» **AIM OF THE EXERCISE**
Reproduce the material below without changes, starting with the line that contains "How far is the" and continuing through the line that contains "How great is". Leave the pictures out of your answer.

» **RECORD EXTRACTS**

-=-=-=-=-

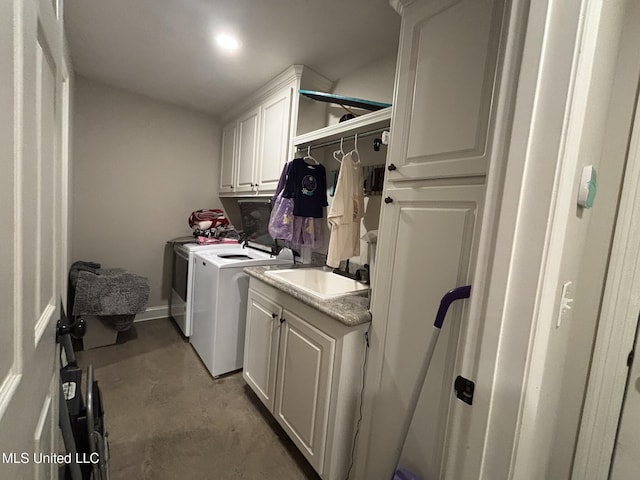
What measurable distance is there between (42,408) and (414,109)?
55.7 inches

-=-=-=-=-

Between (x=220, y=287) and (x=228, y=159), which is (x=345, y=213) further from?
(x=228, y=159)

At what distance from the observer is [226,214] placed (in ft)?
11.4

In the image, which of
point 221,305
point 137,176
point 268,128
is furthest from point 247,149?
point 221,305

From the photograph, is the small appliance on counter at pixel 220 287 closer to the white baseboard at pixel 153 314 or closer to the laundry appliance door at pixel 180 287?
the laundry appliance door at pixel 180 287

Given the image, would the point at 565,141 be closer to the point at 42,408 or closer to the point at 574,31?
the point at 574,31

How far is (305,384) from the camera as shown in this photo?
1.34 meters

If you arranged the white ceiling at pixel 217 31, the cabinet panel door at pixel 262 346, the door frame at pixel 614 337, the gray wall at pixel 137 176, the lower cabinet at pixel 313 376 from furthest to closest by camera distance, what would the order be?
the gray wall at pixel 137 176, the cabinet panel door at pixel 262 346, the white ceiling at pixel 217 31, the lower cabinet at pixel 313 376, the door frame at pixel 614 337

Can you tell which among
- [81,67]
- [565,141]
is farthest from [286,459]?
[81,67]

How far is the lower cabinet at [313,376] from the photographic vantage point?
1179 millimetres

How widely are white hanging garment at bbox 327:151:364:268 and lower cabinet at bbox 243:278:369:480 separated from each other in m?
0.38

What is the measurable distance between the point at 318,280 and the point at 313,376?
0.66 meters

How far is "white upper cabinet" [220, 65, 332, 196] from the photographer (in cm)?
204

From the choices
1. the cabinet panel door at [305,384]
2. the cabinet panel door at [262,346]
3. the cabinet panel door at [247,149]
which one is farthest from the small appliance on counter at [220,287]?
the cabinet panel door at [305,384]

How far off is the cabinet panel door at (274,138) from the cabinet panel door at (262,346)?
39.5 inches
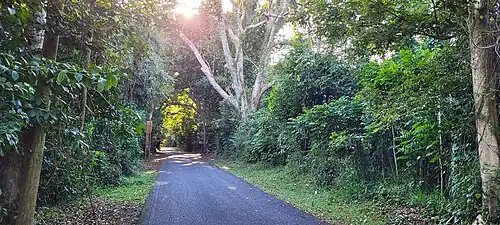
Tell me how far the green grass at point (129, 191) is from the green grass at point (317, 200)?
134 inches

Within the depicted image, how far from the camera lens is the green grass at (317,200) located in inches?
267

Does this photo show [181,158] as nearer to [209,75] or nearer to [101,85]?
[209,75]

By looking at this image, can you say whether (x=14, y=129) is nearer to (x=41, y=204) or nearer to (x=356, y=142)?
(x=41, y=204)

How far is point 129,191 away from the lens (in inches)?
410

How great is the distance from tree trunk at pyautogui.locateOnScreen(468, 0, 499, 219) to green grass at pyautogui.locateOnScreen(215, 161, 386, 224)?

-=-=-=-=-

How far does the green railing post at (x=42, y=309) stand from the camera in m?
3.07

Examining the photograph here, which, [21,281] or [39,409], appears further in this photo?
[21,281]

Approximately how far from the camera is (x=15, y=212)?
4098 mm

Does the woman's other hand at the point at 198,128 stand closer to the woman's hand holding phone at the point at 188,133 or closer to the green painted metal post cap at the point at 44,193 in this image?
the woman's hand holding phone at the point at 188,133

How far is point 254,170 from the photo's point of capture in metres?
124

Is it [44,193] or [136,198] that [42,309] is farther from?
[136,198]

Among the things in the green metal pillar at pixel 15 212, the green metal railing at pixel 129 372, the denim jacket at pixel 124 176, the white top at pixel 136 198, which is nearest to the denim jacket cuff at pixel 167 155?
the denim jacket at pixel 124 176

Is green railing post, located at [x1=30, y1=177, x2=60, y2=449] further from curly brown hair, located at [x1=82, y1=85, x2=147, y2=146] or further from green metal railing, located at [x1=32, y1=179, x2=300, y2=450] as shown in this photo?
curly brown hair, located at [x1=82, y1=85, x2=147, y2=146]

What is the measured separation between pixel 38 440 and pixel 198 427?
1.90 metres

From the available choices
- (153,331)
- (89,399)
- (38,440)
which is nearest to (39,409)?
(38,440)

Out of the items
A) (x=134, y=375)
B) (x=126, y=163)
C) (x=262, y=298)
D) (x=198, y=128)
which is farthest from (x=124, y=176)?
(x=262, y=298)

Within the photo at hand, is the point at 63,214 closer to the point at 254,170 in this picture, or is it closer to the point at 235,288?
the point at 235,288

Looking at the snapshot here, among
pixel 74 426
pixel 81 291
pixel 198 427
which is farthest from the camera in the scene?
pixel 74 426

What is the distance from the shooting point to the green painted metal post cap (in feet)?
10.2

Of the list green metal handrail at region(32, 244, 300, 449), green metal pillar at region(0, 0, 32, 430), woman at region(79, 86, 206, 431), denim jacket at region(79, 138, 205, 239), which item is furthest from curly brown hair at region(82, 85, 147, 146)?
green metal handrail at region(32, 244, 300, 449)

-=-=-=-=-

» **FULL ANSWER**
How far is the lower cabinet at [313,376] from the photographic vantage point?
1179 millimetres

How widely are white hanging garment at bbox 327:151:364:268 and lower cabinet at bbox 243:278:369:480 separated from each other in m?
0.38

What is the measurable distance between the point at 318,280 and the point at 313,376?
0.66 meters

How far is "white upper cabinet" [220, 65, 332, 196] from the photographer (in cm)?
204

From the choices
1. the cabinet panel door at [305,384]
2. the cabinet panel door at [262,346]
3. the cabinet panel door at [247,149]
which one is farthest from the small appliance on counter at [220,287]?
the cabinet panel door at [305,384]

How far off is the cabinet panel door at (274,138) from the cabinet panel door at (262,346)?
39.5 inches
Tell me how far the green grass at point (129, 191) is from the green grass at point (317, 200)?
134 inches

Within the depicted image, how far from the camera lens is the green grass at (317,200) located in inches?
267

Does this photo show [181,158] as nearer to [209,75] or nearer to [101,85]?
[209,75]

By looking at this image, can you say whether (x=14, y=129) is nearer to (x=41, y=204) or nearer to (x=356, y=142)?
(x=41, y=204)

How far is point 129,191 away from the lens (in inches)?
410

How great is the distance from tree trunk at pyautogui.locateOnScreen(468, 0, 499, 219) to green grass at pyautogui.locateOnScreen(215, 161, 386, 224)?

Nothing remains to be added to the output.